3. Data Quality Assurance

It cannot be overstated how important data quality is to ecological research data. Data contamination occurs when a process or phenomenon, other than the one of interest, affects a variable value. Prevention through quality control is the first step in eliminating data contamination and is by far more preferable than ‘cure’. Prevention is primarily a data management issue, not a statistical one. Many of the quality problems encountered are due to construction and data management.

3.1 Preventing Data Contamination

Sources of data contamination due to data entry errors can be eliminated or greatly reduced by using quality control techniques. One very effective strategy is to have the data independently keyed in by two technicians and then computer-verified for agreement. This practice is commonplace in professional data entry services and in some service industries.

3.2 Illegal Data Filters

Illegal data are variable values or combinations of values that are literally impossible given the actual phenomenon observed. A simple and widely used technique for detecting this type of contamination is an illegal data filter. This is a computer programme that simply checks a data set with a ‘laundry list’ of variable value constraints and then creates an output with the identity and details of each violation. The filter programme can be updated and/or enhanced to detect new types of illegal data that may not have been anticipated earlier in the study.

3.3 Outlier Detection

An outlier is a unusually extreme value for a variable, given the statistical model in use. What is meant by ‘unusually extreme’ is a matter of opinion, but the operative word here is ‘unusual’. Infact, some extreme values are to be expected in any data set.

Outlier detection is part of the process of checking the assumptions of the statistical models (a process that should be intergral to any formal data analysis).

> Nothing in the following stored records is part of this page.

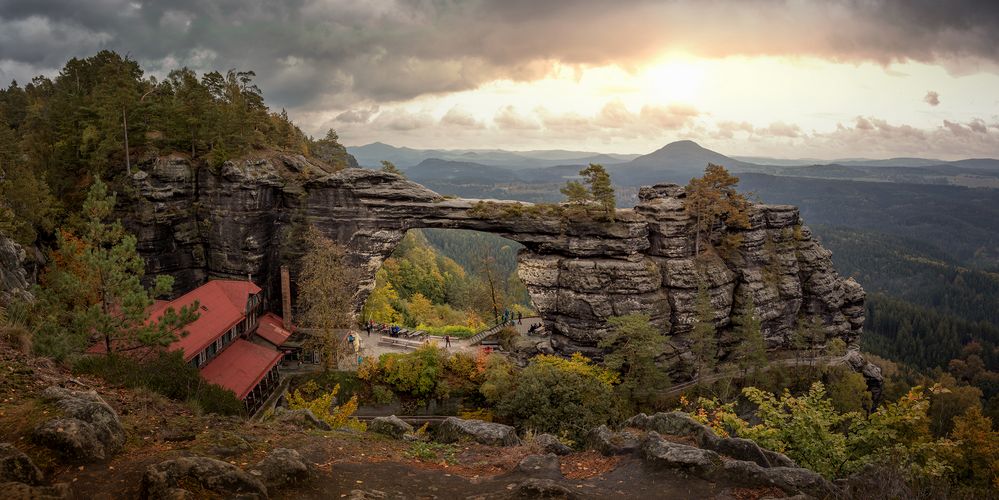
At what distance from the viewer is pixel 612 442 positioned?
1416 cm

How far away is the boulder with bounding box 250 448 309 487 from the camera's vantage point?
8.85m

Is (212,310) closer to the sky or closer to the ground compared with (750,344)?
closer to the sky

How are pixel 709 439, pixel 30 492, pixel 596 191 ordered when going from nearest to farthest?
pixel 30 492, pixel 709 439, pixel 596 191

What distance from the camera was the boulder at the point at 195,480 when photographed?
712 centimetres

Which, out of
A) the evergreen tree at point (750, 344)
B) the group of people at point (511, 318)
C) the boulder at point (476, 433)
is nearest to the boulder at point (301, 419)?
the boulder at point (476, 433)

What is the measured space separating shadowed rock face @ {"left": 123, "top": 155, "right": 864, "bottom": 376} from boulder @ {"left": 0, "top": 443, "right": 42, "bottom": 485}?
35349 mm

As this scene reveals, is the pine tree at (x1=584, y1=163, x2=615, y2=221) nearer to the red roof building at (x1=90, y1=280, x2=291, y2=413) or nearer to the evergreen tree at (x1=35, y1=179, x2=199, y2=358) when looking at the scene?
the red roof building at (x1=90, y1=280, x2=291, y2=413)

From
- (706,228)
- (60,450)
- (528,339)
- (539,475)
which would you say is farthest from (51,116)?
(706,228)

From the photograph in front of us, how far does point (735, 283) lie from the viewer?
43969 millimetres

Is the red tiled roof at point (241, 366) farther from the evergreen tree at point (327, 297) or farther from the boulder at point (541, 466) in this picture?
the boulder at point (541, 466)

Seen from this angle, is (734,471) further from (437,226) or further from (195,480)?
(437,226)

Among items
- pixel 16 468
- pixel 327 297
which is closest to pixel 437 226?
pixel 327 297

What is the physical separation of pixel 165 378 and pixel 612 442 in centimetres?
1412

Elimination of outliers should not be a goal of data quality assurance. Many ecological phenomena naturally produce extreme values, and to eliminate these values simply because they are extreme is equivalent to pretending the phenomenon is ‘well-behaved’ when it is not.

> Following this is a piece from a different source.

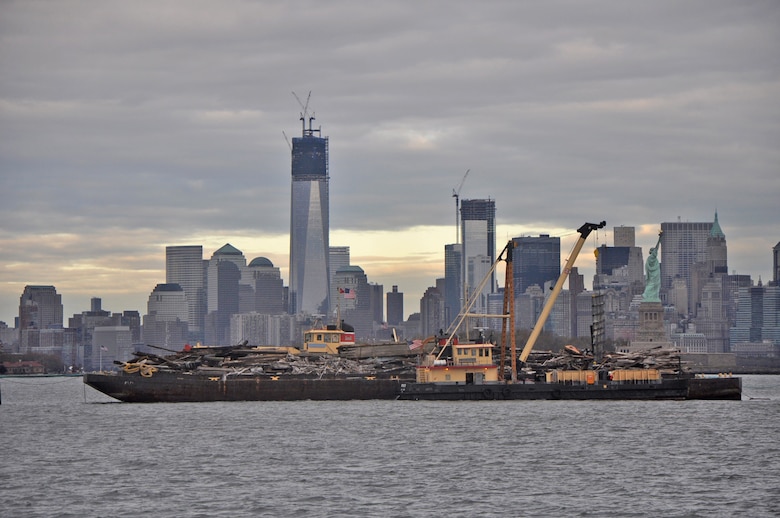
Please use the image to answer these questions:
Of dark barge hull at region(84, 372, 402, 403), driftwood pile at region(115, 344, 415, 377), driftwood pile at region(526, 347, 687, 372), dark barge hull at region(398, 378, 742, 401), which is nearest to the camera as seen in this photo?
dark barge hull at region(398, 378, 742, 401)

3.4 Checking Test Assumptions with Normal Probability Plots

The normal distribution patterns of uncontaminated data sets of a given size need to be known before outliers can be detected in contaminated data. This is usually achieved by assuming that uncontaminated measurements follow a given probability distribution, usually the normal (or Gaussian) distribution. Most outlier tests also assume that the measurements of interest (the ‘errors’ in a regression or ANOVA model) follow a normal distribution. An old means of checking this normal distribution, that is gaining increased popularity in the computer age, is the normal probability plot.

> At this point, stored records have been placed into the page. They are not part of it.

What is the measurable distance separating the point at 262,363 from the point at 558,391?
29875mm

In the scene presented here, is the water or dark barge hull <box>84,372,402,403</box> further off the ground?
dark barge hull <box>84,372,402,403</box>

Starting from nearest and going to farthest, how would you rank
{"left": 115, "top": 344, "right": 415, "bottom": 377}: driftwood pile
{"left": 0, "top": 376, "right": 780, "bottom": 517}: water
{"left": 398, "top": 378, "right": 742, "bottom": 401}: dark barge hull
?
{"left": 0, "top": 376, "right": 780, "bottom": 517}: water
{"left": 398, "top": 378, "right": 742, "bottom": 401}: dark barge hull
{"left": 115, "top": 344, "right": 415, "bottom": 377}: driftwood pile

A bell-shaped curve is obtained in an idealized histogram of normal distribution data. If at each potential variable value (Y) the cumulative area under the bell curve to its left is calculated, and then these are plotted, we obtain a sigmoid curve. These (Y) values are in fact the values provided in normal probability distribution tables. A normal probability plot essentially re-spaces the vertical axis so that points following this particular sigmoid curve, when plotted against the re-spaced axis, fall on a straight line. If sample points deviate substantially from a line when plotted in this way, they from a non-normal distribution.

3.5 A Formal Outlier Test: Grubbs’ Test

One of the oldest and most widely used procedures for detecting contamination in a sample is the Grubbs’ test. This test assumes that once contamination is removed data will follow a normal distribution. The test is very sensitive to this assumption and should therefore not be used if ‘cleaned’ data is known not to have a normal distribution.

3.6 Diagnostic Measures for Leverage Points and Outliers

Leverage points and outliers are influential data in multiple linear regression. In simple linear regressions, formal diagnostic measures are almost unnecessary, since leverage points and outliers can usually be detected by eye in a plot of the response variable versus the regressor. In multiple linear regression this is no longer true. In this case, the diagnostic checks using leverage values and studentized residuals can help a data analyst find influential observations that are well hidden in scatter plots and other simple analysis tools.

Prevention and detection of contamination in samples and in regression.

The Grubbs’ test can be adapted to meet the requirements of repeated small samples, as would often be the case in water quality studies. This can be achieved by using a pooled variance estimator over several samples. Very large data sets are becoming increasingly commonplace, and will require new or the creative adaptation of existing quality assurance methods.